▶ Information shown:
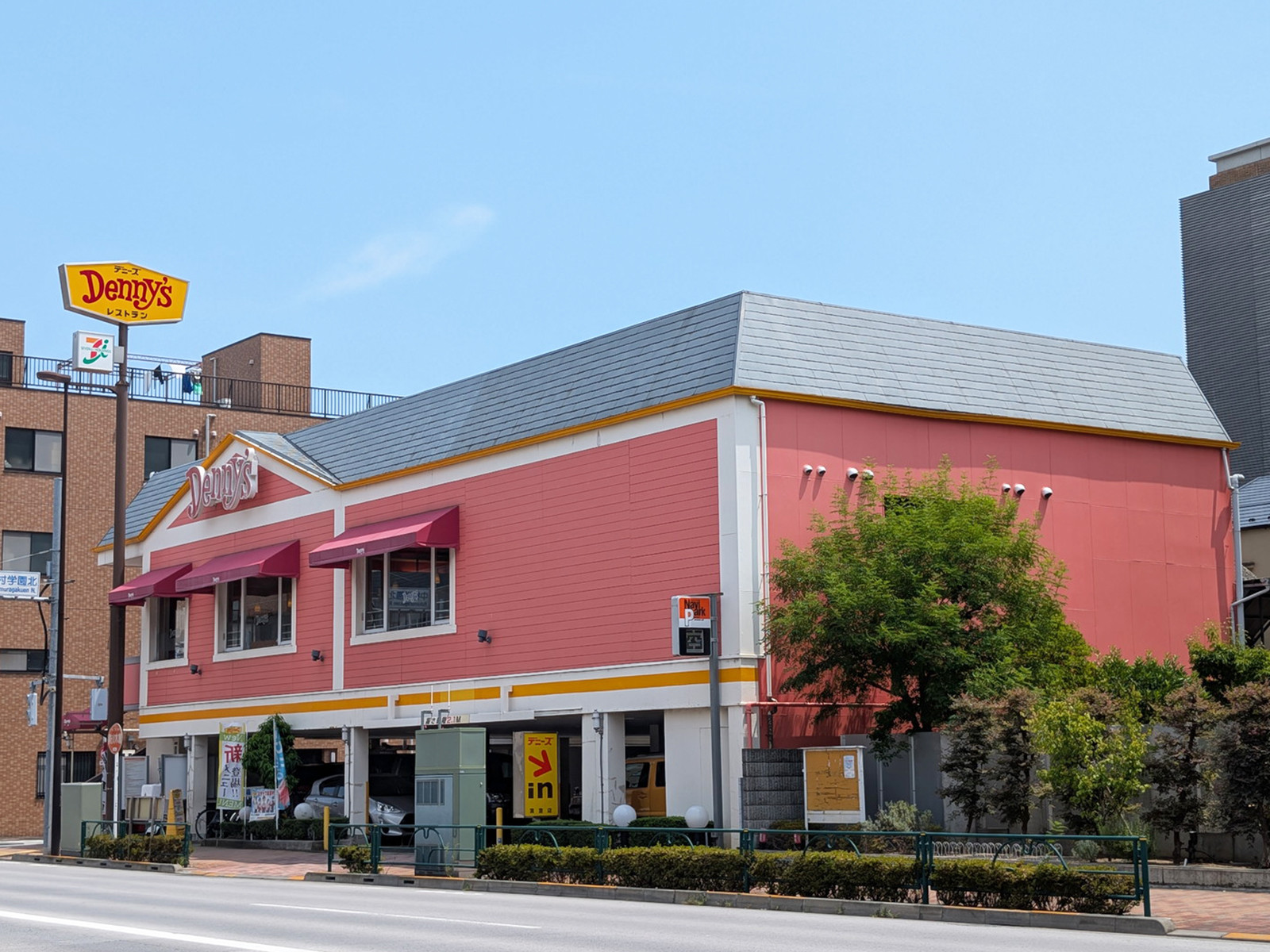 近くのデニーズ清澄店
---
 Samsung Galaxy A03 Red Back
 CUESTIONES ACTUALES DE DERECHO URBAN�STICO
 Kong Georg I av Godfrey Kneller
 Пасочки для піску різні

▶ What is required: Report every line of the records that contains the string "DERECHO". Only matches with the same capitalization count.

▶ Finished task:
 CUESTIONES ACTUALES DE DERECHO URBAN�STICO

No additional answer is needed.